だから今度は、私がきみを救う番




会場に着くと、ふたりで露店を見て回った。

土手の下の広場になったところに、露店がひしめき合っている。

すでに行列を作っているお店もあった。



「高屋、何か食いたいもんある?」



そう聞かれて、きょろきょろと当たりを見回す。

少し先に、大好きなりんご飴の屋台が見えた。



「あ、りんご飴!」



私がそう言うと、原くんはりんご飴の前まで連れてってくれて、「どれがいい?」と聞いてくれた。

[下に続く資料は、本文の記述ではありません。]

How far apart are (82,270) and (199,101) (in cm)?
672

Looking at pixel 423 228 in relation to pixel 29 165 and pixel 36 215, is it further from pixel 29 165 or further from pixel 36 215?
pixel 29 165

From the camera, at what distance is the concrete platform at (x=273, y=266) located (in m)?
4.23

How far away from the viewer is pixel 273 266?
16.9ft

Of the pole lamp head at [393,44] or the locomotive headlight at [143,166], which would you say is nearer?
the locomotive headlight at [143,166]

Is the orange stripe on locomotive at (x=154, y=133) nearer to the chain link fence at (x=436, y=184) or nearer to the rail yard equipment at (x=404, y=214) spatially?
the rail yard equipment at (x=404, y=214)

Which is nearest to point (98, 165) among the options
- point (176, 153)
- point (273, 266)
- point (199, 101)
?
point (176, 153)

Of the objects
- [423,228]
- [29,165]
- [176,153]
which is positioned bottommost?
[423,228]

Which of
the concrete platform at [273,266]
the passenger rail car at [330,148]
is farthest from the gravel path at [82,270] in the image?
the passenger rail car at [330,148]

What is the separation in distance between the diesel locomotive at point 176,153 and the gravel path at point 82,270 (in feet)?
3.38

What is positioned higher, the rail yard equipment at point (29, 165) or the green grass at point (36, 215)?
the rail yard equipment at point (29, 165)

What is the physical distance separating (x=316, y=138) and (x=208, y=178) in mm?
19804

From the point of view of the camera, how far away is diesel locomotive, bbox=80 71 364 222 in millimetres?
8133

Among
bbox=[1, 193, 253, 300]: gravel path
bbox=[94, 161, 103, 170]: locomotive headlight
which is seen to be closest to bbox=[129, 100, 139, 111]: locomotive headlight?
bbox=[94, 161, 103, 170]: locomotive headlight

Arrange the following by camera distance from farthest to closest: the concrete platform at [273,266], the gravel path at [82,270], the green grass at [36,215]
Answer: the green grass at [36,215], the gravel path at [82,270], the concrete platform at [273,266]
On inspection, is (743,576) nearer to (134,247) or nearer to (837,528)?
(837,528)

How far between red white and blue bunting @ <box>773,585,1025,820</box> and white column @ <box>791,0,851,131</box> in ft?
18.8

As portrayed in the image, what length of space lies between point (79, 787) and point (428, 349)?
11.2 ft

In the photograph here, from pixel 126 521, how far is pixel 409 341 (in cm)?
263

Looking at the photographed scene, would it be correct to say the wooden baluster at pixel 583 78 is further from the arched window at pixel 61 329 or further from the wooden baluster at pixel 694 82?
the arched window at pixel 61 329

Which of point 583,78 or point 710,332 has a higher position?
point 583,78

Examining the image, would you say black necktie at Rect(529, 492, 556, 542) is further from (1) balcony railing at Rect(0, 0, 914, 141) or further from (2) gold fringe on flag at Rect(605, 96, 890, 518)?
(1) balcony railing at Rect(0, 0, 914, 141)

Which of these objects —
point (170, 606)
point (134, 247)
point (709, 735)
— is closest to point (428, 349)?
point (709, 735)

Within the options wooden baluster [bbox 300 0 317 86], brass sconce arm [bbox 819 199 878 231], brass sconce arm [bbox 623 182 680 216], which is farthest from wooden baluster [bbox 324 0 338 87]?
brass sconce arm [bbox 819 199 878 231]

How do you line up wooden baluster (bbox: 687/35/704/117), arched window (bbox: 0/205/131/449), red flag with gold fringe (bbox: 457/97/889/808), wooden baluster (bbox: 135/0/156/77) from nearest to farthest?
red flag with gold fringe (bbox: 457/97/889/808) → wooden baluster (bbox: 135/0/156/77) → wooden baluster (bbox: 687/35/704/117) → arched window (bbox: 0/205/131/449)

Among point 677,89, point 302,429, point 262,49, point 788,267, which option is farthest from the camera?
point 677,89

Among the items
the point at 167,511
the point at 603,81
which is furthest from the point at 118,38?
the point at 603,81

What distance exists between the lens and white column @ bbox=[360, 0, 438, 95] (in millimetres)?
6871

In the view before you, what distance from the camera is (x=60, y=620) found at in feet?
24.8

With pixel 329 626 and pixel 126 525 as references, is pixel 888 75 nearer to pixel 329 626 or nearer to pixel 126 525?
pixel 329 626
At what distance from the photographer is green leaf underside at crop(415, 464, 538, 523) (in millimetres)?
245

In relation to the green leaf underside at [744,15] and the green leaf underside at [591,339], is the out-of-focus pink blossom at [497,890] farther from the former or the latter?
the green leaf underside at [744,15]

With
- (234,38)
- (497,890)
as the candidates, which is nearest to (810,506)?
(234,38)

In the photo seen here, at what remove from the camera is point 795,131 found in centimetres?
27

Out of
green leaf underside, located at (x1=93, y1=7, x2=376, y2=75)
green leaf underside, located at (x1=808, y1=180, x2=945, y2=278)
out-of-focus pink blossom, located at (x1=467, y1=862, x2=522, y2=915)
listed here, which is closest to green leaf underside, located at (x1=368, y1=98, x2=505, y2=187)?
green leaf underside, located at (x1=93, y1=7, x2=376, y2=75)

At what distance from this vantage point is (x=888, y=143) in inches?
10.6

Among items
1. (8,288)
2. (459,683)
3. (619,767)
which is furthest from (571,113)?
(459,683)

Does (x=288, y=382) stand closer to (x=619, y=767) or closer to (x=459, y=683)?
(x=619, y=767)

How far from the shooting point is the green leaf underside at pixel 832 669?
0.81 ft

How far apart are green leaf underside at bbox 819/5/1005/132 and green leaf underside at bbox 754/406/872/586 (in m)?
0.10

赤い大きなものから、緑色のもの、小さなりんごを使ったカラフルなものまである。



「んーと、これ」



私は、赤くて大きくて、一番キラキラしているりんご飴を指した。

すると原くんはジーパンのポケットから財布を取り出して、「これひとつ」と注文してくれた。



原くんがお店の人に五百円玉を差し出す。

私が選んだひとつを受け取った原くんは、「はい」と満面の笑みでそれを渡してきた。



「ん、これは俺の奢り」

「いいの?」

「うん。高屋にはかき氷奢って貰うから」



なんて、勝手に私も奢ることになってる辺り、面白すぎる。

一年生の時の。ひょうきんなことを言ってみんなを笑わせてた原くんだ。